*To do*
Could you repeat the lines, starting at the first one and ending at the line that contains "A bedroom with", with both of those included? Please leave the pictures out of your answer.

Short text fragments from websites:

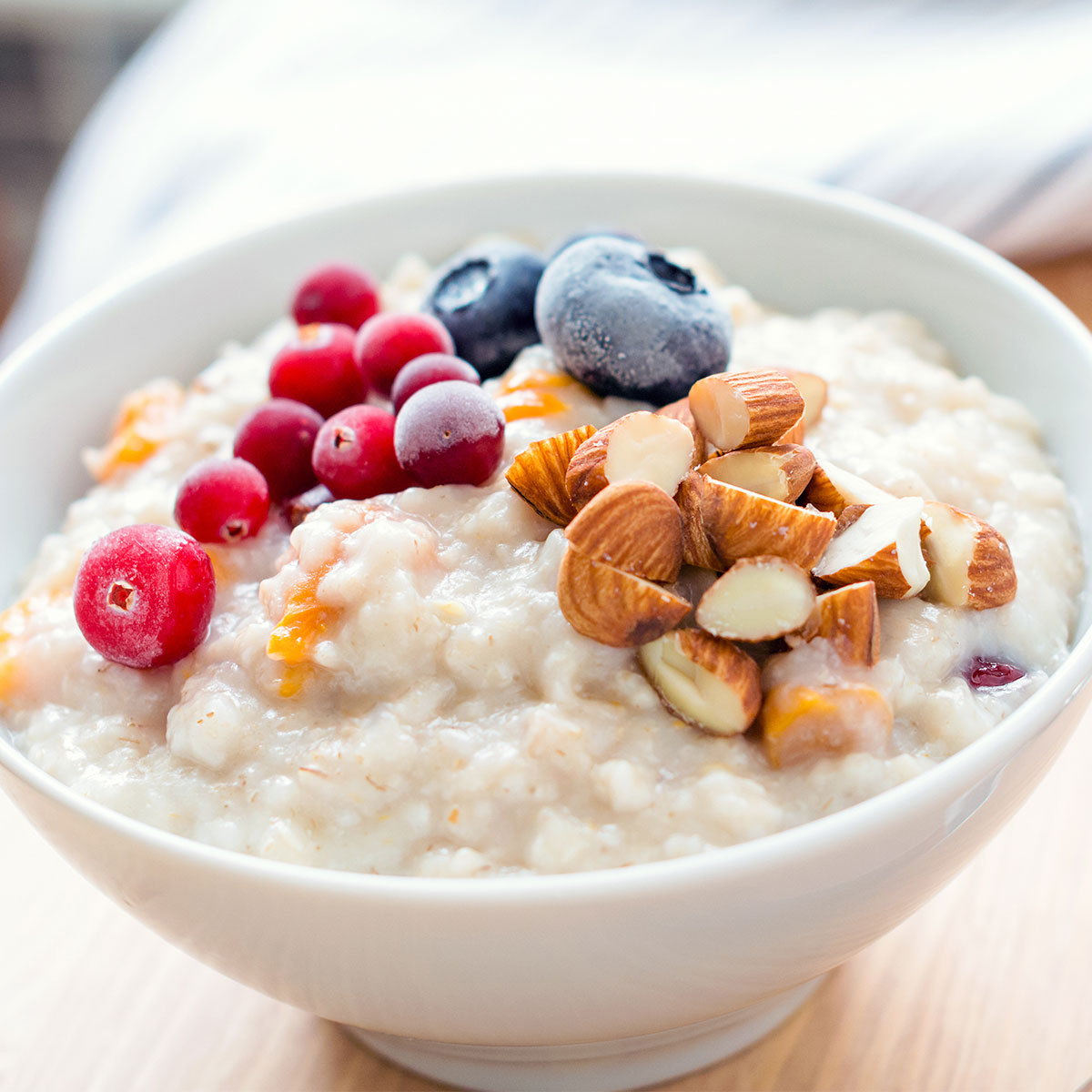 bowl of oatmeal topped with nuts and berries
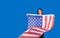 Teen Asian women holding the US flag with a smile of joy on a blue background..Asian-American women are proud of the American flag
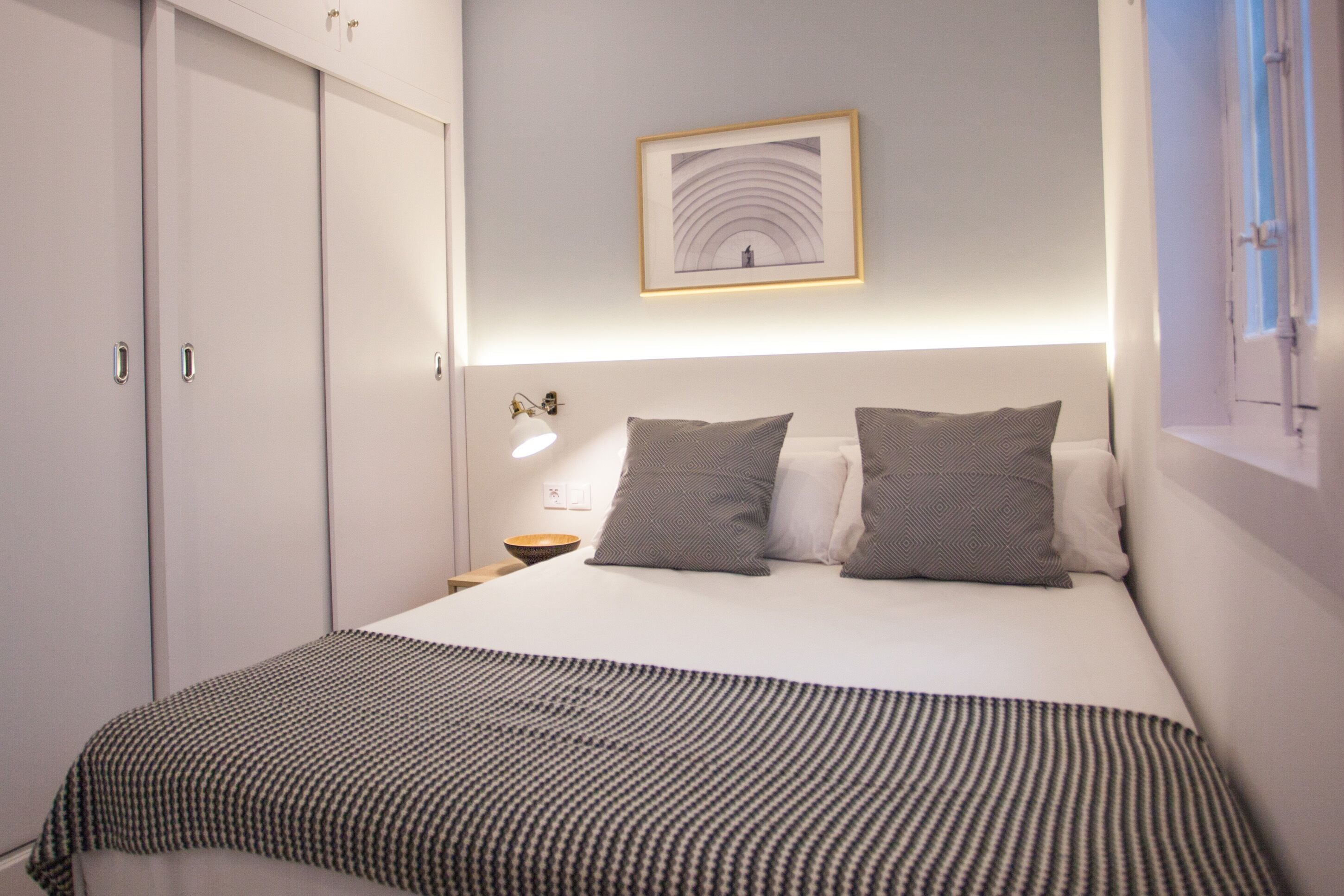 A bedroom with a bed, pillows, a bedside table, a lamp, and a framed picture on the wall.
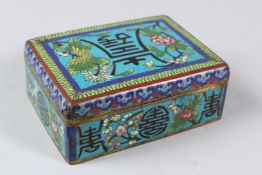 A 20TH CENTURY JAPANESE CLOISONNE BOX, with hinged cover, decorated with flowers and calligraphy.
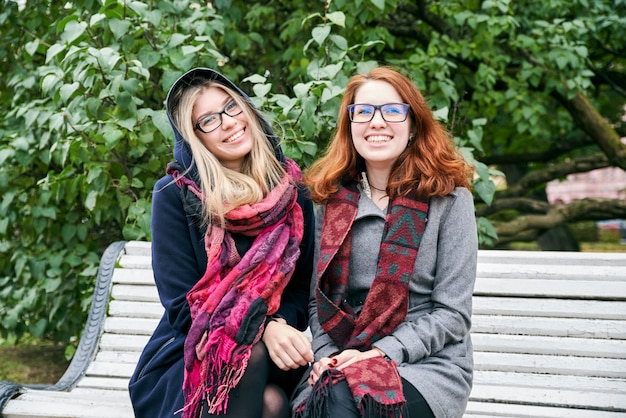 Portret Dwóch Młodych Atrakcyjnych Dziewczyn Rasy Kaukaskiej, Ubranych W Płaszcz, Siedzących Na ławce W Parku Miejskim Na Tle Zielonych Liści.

*Output for this exercise*
 bowl of oatmeal topped with nuts and berries
 Teen Asian women holding the US flag with a smile of joy on a blue background..Asian-American women are proud of the American flag
 A bedroom with a bed, pillows, a bedside table, a lamp, and a framed picture on the wall.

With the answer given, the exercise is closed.